At the time of the Russian war, Japanese forces entered Manchuria along the same old trails which they had followed in the Chinese War of 1894-5, but they covered the country much more extensively. The Portsmouth Treaty of September 5th, 1905 (Appendix 18), which ended the war, turned over to Japan much of what Russia had taken through her highwayman tactics at the end of the Chinese war. The articles V and VI of the treaty read:

"ARTICLE V.-The Imperial Russian Government transfer and assign to the Imperial Government of Japan, with the consent of the Government of China, the lease of Port Arthur, Talien and adjacent territory and territorial waters and all rights, privileges and concessions connected with or forming part of such lease and they also transfer and assign to the Imperial Government of Japan all public works and properties in the territory affected by the above-mentioned lease. .

"ARTICLE VI.-The Imperial Russian Government engage to transfer and assign to the Imperial Government of Japan, without compensation and with the consent of the Chinese Government, the railway between Changchun (Kuancheng-tzu) and Port Arthur and all its branches, together with all rights, privileges and properties appertaining thereto in that region, as well as all coal mines in the said region belonging to or worked for the benefit of the railway.

"The two High Contracting Parties mutually engage to obtain the consent of the Government of China mentioned in the foregoing stipulation."

HARRIMAN AND THE MANCHURIAN RAILWAYS

Everything, therefore, depended on the consent of

China.

A phrase of a few words sometimes spins the destiny of a nation like a top and changes the complexion of a continent. In this case a mere phrase of seven words -"with the consent of the Chinese Government"-was fated to do just that thing. What happened is of particular interest to the people of the United States. For just about this time Mr. Edward H. Harriman sat upon the throne of the Railway King of America. For some time he had been nursing the dream of a world-belt transportation system. He was in Tokyo shortly after the conclusion of the Portsmouth Treaty, on a trip not altogether for pleasure. When he left Tokyo for the United States he had with him a memorandum dated October 12th, 1905. It was an understanding between himself and the corporations he represented on the one hand and Count Katsura of Japan on the other (not between Harriman and Prince Ito as an American writer has it) concerning nothing short of the formation of an American syndicate for the purpose of taking over the Man

churian line which Japan had received from Russia through the Portsmouth Treaty (Appendix 18). Mr.
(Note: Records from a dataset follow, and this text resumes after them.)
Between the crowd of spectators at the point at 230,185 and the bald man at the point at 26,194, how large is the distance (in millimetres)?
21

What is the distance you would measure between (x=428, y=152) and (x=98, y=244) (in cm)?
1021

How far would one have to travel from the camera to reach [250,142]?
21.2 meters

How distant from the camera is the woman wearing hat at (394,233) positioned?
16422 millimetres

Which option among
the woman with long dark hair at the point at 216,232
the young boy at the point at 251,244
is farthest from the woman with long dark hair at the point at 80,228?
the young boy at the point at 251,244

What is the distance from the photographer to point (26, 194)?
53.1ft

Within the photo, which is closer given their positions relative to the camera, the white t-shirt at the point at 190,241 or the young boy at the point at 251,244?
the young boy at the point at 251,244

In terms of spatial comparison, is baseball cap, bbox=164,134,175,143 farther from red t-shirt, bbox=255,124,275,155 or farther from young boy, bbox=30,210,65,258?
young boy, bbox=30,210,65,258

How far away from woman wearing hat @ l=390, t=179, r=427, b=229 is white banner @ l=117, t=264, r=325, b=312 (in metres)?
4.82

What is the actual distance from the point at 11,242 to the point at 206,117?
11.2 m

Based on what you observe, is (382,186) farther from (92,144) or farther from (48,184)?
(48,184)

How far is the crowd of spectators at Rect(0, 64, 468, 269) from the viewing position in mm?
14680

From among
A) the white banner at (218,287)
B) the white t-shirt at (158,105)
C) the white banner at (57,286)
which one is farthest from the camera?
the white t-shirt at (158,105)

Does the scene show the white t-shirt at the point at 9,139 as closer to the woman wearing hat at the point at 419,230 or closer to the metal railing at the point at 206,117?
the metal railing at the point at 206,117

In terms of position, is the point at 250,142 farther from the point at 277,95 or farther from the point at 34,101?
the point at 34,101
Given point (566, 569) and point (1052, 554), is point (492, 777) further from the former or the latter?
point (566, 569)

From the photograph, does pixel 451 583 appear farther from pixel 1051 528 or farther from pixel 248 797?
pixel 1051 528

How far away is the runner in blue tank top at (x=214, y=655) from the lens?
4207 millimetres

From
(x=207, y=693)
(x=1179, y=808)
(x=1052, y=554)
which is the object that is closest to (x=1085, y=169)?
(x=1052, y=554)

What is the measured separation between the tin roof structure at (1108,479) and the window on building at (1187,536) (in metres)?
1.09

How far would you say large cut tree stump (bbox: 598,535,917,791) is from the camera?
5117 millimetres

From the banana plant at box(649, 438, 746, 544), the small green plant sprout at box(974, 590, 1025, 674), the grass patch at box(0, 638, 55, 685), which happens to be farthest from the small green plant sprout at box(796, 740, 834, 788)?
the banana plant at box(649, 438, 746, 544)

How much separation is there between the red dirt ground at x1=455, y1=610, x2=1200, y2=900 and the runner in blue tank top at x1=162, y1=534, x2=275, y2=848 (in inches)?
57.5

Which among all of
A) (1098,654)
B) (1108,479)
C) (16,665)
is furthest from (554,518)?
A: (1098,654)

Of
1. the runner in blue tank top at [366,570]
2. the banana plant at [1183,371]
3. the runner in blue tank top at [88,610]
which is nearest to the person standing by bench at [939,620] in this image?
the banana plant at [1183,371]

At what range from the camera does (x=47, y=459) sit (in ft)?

Harriman's idea was to take over the South Manchurian line from Japan and the Chinese Eastern line from Russia and form them into a link in his world-chain of transportation-an economic imperialism worthy of a great American railway potentate. It made the militant imperialism of Russia in its halcyon days look like an opening stanza of a nursery rime by comparison. The stupendous scope of the thing, the romance of it all, must have appealed to the Japanese statesmen of the day. If Mr. Harriman's scheme had gone through the command and control of a world-circling transportation system would have fallen into the hands of the United States. That meant something when the railways were proving themselves mightier Empire-builders than any conquerors known to history.

A few days after Mr. Harriman had left the shores of Japan Baron Komura reached Tokyo, back from Portsmouth. Premier Katsura showed him a copy of the Harriman memorandum.

"But this is not in tune with Article VI of the Portsmouth Treaty," said Komura. "The thing is not oursyet. China's consent is standing between it and us. Anything might happen between the cup and the lip." Of course these are not the exact words of Komura, but they paint his meaning pretty accurately.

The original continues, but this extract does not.